Alas, Ruini conceded, the very next day the quibbles resumed.
For those who read Italian, the full text of the Ruini interview is here.
Once More into the Breach on Land Deals
The last time the Vatican got involved in a complicated real estate deal involving millions of dollars, it didn’t end especially well.
An aborted purchase of a former Harrod’s warehouse in London, originally slated to be converted into luxury apartments, triggered the “trial of the century” that ended in the conviction of nine defendants, including Cardinal Angelo Becciu, for various forms of embezzlement and fraud.
Now the Vatican appears to be heading once more into the real estate breach, negotiating the acquisition of a shuttered Roman hospital as the new headquarters of the papally sponsored Bambino Gesù pediatric clinic.
The deal was announced in mid-February, and new details emerged this week in a report by the online news site RomaToday.
The facility in question is the sprawling Forlanini Hospital in Rome, built in the 1920s and 30s as the world’s first major facility devoted entirely to the treatment of tuberculosis, which over time evolved into a general service hospital until it was closed in 2015 amid disrepair and ballooning deficits.
The 70-acre campus, which at its peak has more than 4,000 bed spaces for patients, originally was slated to be remodeled and returned to use as a public facility.

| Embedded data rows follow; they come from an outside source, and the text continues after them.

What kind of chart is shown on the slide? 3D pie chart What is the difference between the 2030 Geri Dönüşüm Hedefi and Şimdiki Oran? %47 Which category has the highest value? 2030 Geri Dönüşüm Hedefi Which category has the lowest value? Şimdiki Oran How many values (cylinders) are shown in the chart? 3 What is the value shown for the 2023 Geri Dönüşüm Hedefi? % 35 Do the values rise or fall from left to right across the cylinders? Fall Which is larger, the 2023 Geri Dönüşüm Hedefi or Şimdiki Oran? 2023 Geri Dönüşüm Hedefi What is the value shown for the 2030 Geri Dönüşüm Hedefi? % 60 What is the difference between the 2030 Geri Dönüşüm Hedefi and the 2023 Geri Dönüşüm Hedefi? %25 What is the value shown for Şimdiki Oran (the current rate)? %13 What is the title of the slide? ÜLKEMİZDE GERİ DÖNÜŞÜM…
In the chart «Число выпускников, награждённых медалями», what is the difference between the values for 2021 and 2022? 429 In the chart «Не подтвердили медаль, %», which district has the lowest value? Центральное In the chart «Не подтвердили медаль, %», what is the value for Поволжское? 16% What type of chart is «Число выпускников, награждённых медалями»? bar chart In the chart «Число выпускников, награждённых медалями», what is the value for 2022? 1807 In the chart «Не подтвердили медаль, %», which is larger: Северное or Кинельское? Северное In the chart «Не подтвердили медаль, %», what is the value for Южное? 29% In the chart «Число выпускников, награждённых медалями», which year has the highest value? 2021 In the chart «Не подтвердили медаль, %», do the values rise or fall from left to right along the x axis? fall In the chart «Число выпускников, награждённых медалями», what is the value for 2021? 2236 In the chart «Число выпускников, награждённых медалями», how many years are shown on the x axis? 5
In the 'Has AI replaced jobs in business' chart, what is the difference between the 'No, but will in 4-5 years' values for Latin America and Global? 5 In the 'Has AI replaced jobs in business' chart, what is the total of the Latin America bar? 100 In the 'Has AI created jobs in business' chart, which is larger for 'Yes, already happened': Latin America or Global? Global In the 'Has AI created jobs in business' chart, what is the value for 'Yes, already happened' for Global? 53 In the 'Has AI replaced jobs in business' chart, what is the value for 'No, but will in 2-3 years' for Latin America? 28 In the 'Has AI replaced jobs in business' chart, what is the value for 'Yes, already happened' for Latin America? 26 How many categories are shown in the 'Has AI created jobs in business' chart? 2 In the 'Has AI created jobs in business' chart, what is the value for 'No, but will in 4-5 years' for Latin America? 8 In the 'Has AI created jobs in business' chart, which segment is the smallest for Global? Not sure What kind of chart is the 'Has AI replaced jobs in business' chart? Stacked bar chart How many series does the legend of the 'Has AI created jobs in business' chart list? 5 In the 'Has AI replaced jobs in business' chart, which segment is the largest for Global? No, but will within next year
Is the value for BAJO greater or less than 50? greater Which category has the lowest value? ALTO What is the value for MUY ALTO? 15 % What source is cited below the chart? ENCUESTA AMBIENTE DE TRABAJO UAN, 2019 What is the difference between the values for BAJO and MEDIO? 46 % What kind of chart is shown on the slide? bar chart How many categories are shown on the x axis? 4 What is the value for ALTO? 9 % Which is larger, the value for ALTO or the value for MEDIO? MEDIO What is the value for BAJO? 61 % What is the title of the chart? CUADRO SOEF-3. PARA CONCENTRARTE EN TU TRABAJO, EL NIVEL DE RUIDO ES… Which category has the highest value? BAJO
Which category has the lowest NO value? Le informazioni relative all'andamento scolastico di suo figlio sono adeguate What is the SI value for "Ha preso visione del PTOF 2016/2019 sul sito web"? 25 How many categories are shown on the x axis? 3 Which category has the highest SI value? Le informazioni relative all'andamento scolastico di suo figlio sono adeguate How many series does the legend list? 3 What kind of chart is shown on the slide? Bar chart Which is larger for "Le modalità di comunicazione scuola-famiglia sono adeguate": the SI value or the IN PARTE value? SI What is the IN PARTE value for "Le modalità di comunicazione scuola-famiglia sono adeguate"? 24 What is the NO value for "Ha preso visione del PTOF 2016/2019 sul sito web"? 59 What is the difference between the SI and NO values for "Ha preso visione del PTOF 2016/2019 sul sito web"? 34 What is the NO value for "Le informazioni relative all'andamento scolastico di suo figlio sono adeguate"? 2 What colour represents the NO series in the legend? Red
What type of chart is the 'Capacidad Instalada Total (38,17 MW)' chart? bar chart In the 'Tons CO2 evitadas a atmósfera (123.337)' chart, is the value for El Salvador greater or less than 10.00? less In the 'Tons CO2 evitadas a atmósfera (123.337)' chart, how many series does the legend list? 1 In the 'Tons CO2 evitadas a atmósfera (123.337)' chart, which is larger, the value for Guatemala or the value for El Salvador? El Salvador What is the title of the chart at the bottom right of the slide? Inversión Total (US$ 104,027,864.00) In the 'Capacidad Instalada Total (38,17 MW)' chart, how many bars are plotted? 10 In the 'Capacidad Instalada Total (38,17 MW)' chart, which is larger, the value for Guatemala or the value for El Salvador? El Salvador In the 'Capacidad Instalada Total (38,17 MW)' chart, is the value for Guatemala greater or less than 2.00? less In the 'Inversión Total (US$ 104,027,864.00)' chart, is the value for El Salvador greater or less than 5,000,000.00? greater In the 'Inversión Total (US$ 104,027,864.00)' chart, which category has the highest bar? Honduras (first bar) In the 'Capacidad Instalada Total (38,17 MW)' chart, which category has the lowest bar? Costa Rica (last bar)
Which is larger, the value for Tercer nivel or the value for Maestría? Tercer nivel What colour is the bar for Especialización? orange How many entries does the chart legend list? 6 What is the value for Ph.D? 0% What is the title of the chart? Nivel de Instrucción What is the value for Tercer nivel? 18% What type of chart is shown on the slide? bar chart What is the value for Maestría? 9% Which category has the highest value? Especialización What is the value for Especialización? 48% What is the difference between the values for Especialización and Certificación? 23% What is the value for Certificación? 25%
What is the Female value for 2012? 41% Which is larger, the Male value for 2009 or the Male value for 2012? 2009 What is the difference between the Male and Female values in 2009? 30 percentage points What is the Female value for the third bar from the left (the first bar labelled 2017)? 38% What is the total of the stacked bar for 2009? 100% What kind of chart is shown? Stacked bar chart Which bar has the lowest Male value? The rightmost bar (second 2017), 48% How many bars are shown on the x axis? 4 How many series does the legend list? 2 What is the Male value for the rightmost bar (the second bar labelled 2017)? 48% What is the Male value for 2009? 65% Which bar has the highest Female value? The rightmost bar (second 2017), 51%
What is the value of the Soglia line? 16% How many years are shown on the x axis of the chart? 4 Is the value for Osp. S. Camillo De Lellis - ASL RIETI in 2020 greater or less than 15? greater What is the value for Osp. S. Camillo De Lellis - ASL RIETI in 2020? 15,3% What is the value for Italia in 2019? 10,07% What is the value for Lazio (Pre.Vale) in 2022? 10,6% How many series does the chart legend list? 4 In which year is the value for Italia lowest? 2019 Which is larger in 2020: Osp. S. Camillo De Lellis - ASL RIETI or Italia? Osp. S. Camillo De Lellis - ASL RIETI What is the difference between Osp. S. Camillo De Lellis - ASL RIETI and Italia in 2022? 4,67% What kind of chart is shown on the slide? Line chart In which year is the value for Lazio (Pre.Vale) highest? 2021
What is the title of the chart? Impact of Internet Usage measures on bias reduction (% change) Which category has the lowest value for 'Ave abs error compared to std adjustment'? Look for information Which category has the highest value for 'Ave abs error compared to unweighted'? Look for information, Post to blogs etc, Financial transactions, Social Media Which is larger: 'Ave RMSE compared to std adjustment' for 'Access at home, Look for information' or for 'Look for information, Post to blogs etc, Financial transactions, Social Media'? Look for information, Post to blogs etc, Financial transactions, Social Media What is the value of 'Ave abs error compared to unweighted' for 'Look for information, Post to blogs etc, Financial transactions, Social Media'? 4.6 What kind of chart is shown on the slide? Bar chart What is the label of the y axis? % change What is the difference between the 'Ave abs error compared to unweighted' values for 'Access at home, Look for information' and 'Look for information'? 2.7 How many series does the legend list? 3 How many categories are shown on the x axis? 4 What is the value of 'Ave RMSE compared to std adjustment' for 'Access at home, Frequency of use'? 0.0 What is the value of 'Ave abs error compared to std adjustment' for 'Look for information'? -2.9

Those plans, however, were never realized, and in February a signing ceremony was staged in which a deal was inked to turn over at least part of the facility to the Vatican to allow the Bambino Gesù to expand, something described as impossible as its current location.
Under the agreement, the Vatican is supposed to buy a dilapidated building and its grounds from the Lazio Region, which owns the property, “at a price to be established” – reportedly around $70 million – and then construction of a new hospital would be paid for by Italy’s workplace accident insurance agency INAIL. In turn, INAIL would then rent the new facility to the Vatican, which would be considered extra-territorial Vatican property under the terms of the 1929 Lateran Pacts.
Much about the financing remains mysterious, including the role of the Italian version of a workers’ compensation program in a hospital building project. It’s also not clear how the reported sale price was established, since estimates for the value of the property are said to range between $450 and $600 million.
It remains to be seen if anybody will be charged with crimes when the dust settles, but for now it’s clear the deal isn’t playing to universally positive reviews. An Italian citizens’ group, among others, is leading protests claiming that a facility which is supposed to be for public use is being sold off on the cheap to the Vatican.
In part, those complaints reflect the fact that the deal was signed on the Vatican side by Italian Cardinal Pietro Parolin, the Secretary of State, while representing the Italian government was cabinet secretary Alfredo Mantovano – who also happens to be a lifelong Catholic and the former president from 2015 to 2022 of the Italian branch of the papal foundation Aid to the Church in Need.
The suggestion, therefore, is that Mantovano has delivered a sweetheart deal to his ecclesiastical buddies at the expense of the public interest.
No timetable has been announced in terms of when the move by Bambino Gesù will be complete, and much may yet depend on how public reaction plays out. One would assume that, post-London, sensitivities in the Vatican to the possible ramifications of real estate deals are also higher.